Une promenade à pied au centre-ville est tout aussi intéressante. Simon McTavish a fait fortune dans la traite des fourrures, tout comme James Mackay. John Redpath, un des grands industriels du 19e siècle, a notamment fondé la sucrerie qui porte son nom. C’est en mémoire de sa deuxième épouse, Jane Drummond, qu’on a nommé cette rue de l’ouest de la ville.

On trouve dans l’arrondissement Rosemont–La Petite-Patrie des rues qui portent les noms de personnalités légendaires du monde des affaires montréalais. Il y a évidemment la rue Molson, baptisée ainsi d’après John Molson, qui a établi sa brasserie à Montréal en 1786, et la rue Masson, du nom du premier millionnaire canadien-français. Tout près, il y a celle nommée en l’honneur d’Ucal-Henri Dandurand, un des promoteurs immobiliers associés au lotissement résidentiel de Rosemont, qui a aussi été le propriétaire de la première automobile immatriculée au Québec. Cette artère se trouve juste au sud de la rue Holt, nommée en mémoire d’Herbert Holt, associé de Dandurand, qui, de Montréal, a présidé pendant 26 ans aux destinées de la Banque Royale en plus d’avoir été un des pionniers de la production d’électricité et de gaz naturel au Canada.


LIRE AUSSI : Le risque d’entreprendre


Il n’existe pas de rue Gault qui rendrait hommage au fondateur de la Compagnie d’assurance de Montréal, dite du Soleil. Mais si Matthew Hamilton Gault, de la Sun Life, est aujourd’hui à peu près oublié, il y a à tout le moins un hôtel Gault dans le Vieux-Montréal. Il s’agit de l’ancien entrepôt-magasin de la Gault Brothers & Co., une entreprise à l’époque dirigée par Andrew Frederick Gault, frère du précédent et magnat du textile.

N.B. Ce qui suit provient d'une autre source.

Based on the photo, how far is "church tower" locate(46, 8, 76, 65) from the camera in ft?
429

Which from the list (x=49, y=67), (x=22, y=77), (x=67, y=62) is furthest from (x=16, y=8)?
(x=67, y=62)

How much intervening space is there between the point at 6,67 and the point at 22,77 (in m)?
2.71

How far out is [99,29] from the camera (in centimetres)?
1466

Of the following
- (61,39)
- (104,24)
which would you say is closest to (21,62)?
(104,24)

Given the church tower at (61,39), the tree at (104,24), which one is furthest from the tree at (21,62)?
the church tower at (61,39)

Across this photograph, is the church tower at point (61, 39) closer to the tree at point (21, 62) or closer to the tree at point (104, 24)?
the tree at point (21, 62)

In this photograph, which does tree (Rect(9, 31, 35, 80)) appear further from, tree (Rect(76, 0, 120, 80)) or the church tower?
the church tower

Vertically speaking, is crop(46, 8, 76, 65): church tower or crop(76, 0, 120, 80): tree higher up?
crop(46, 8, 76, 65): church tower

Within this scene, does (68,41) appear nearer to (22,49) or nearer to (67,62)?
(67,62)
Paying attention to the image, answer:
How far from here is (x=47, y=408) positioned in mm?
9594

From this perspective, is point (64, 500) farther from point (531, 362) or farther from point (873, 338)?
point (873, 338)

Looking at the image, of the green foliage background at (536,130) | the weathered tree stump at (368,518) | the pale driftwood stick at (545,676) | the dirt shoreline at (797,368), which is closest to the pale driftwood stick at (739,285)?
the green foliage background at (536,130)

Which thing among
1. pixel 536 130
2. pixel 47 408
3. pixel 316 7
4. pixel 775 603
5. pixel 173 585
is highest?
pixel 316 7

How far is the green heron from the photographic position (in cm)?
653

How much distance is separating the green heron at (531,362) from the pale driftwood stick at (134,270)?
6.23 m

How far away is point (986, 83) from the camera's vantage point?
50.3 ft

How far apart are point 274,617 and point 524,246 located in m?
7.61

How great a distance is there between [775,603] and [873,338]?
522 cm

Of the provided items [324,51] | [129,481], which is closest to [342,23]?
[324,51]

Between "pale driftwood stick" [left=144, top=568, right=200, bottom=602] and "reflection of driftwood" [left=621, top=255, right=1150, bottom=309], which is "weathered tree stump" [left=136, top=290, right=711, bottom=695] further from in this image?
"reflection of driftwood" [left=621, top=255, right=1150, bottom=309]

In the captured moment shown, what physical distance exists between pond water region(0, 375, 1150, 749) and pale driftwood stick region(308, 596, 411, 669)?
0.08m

quote-noir-left Ucal-Henri Dandurand, un des promoteurs immobiliers associés au lotissement résidentiel de Rosemont, qui a aussi été le propriétaire de la première automobile immatriculée au Québec. quote-noir-right

Des générations d’entrepreneurs

Traversant d’est en ouest plusieurs quartiers de Montréal, la rue Beaubien a été nommée en mémoire de plusieurs générations d’entrepreneurs, propriétaires terriens et professionnels de cette famille encore active aujourd’hui : les de Gaspé Beaubien. La rue Van Horne a été baptisée en l’honneur d’un prénommé William Cornelius, gérant de la construction du chemin de fer transcontinental et président du Canadien Pacifique.

Derrière certains noms de rues se cachent des géants oubliés ou peu reconnus de nos jours. Vous connaissez la rue Augustin-Cantin, à Pointe-Saint-Charles ? L’entreprise de Cantin, la Montreal Marine Works, a autrefois été le plus gros chantier naval de la ville et a employé entre 150 et 250 personnes en 1857. Un agent de la R. G. Dun & Co. écrivit à son sujet que c’était « la plus grosse, la plus complète et la mieux organisée des usines de la ville ».

Au milieu du 19e siècle, Joseph-Octave Villeneuve a été un véritable entrepreneur en série avec un commerce dans le Mile End, une fabrique de savons et de chandelles et une compagnie de transport. Et de qui la rue Durocher, non loin de la rue Villeneuve, tire-t-elle son nom ? Du marchand Jean-Baptiste-Amable Durocher, qui a notamment financé l’entreprise de Fleury Mesplet, premier imprimeur de la ville et fondateur de The Gazette.

Montréal Ville d'affaires depuis 375 ans

Il y a plus de 6 000 rues à Montréal et il serait présomptueux – et trop long ! – de tenter de nommer tous les marchands, propriétaires terriens et industriels qui ont laissé une empreinte toponymique sur des artères ou des endroits particuliers de la ville.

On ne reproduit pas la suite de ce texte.